Exercise inputs:
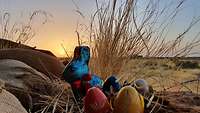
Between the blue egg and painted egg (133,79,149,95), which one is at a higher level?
the blue egg

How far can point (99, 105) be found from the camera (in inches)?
47.6

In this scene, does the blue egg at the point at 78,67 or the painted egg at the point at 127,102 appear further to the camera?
the blue egg at the point at 78,67

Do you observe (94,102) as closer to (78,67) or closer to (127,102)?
(127,102)

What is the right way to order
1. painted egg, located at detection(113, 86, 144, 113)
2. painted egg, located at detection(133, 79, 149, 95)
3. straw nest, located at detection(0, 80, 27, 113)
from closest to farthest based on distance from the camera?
1. straw nest, located at detection(0, 80, 27, 113)
2. painted egg, located at detection(113, 86, 144, 113)
3. painted egg, located at detection(133, 79, 149, 95)

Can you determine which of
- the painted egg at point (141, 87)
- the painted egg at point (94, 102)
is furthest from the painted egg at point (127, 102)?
the painted egg at point (141, 87)

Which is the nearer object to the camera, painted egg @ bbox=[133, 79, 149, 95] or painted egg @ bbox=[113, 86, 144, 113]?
painted egg @ bbox=[113, 86, 144, 113]

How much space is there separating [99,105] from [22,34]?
245 cm

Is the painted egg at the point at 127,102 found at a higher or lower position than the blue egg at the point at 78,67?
lower

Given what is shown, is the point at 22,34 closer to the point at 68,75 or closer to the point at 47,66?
the point at 47,66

Aim: Return every line of the records above word for word, leaving out the pictures.

The reply:
Between the blue egg and painted egg (133,79,149,95), which one is at a higher level?
the blue egg

How far can point (99, 105) be found from the camera (in inches)?
47.6

In this scene, does the blue egg at the point at 78,67 or the painted egg at the point at 127,102 appear further to the camera?
the blue egg at the point at 78,67

Do you observe (94,102) as closer to (78,67) or closer to (127,102)?
(127,102)

What is the right way to order
1. painted egg, located at detection(113, 86, 144, 113)
2. painted egg, located at detection(133, 79, 149, 95)
3. straw nest, located at detection(0, 80, 27, 113)
from closest to farthest based on distance from the camera?
1. straw nest, located at detection(0, 80, 27, 113)
2. painted egg, located at detection(113, 86, 144, 113)
3. painted egg, located at detection(133, 79, 149, 95)

Can you determine which of
- the painted egg at point (141, 87)
- the painted egg at point (94, 102)
is furthest from the painted egg at point (127, 102)?
the painted egg at point (141, 87)

Which is the nearer object to the camera, painted egg @ bbox=[133, 79, 149, 95] or painted egg @ bbox=[113, 86, 144, 113]?
painted egg @ bbox=[113, 86, 144, 113]

How much space is there separating [99,105] from [22,34]?
245 cm

Is the painted egg at the point at 127,102 found at a higher or lower position than the blue egg at the point at 78,67?
lower

Given what is shown, is the point at 22,34 closer to the point at 68,75 or closer to the point at 47,66?
the point at 47,66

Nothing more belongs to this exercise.